Al Globus makes an argument that orbiting space colonies are better than lunar colonies. I agree with some of what he says, but he only shows one side of it.
His agreements amount to:
- Orbital colonies are easier to build
- There's more space
- Orbital Colonists can live at 1 g.
To address point 3 first, there is little evidence of the effects of 1/6 g on the human body. So it is not a given that Lunnies could not visit Earth. But it might be a valid point.
Argument 2 is true, but I am not sure it matters. As he admits, the Earth is nearly uninhabited by area, so how are we going to fill up huge colonies in the near future, when we don't even fill up our home.About point 1, he states:
Getting back and forth to orbit is far easier than getting to the Moon or Mars, which is why we've had space stations circling Earth for thirty years and have yet to see the first base on the Moon much less on Mars.
First, we have not had large circling stations in orbit for any years. Skylab, Mir, and ISS together could hold maybe 20 people, if they liked each other.
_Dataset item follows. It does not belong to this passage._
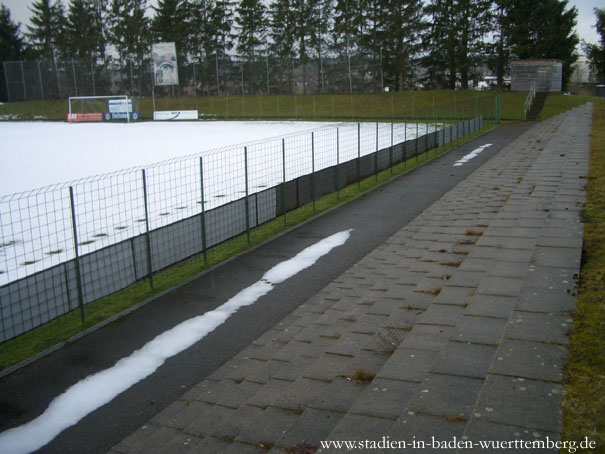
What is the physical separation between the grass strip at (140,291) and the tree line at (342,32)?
40.2m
And they all cost a fortune to build. In orbit, everything you build has to come from somewhere else. On the Moon, it could (potentially) come from the dust beneath your feet.
I think it is yet to be seen whether orbital or lunar colonies will be better. Hopefully we will have both along with many other colonies on many other moons and planets in the coming centuries. I think I will lean on the side of the moon for our first foray.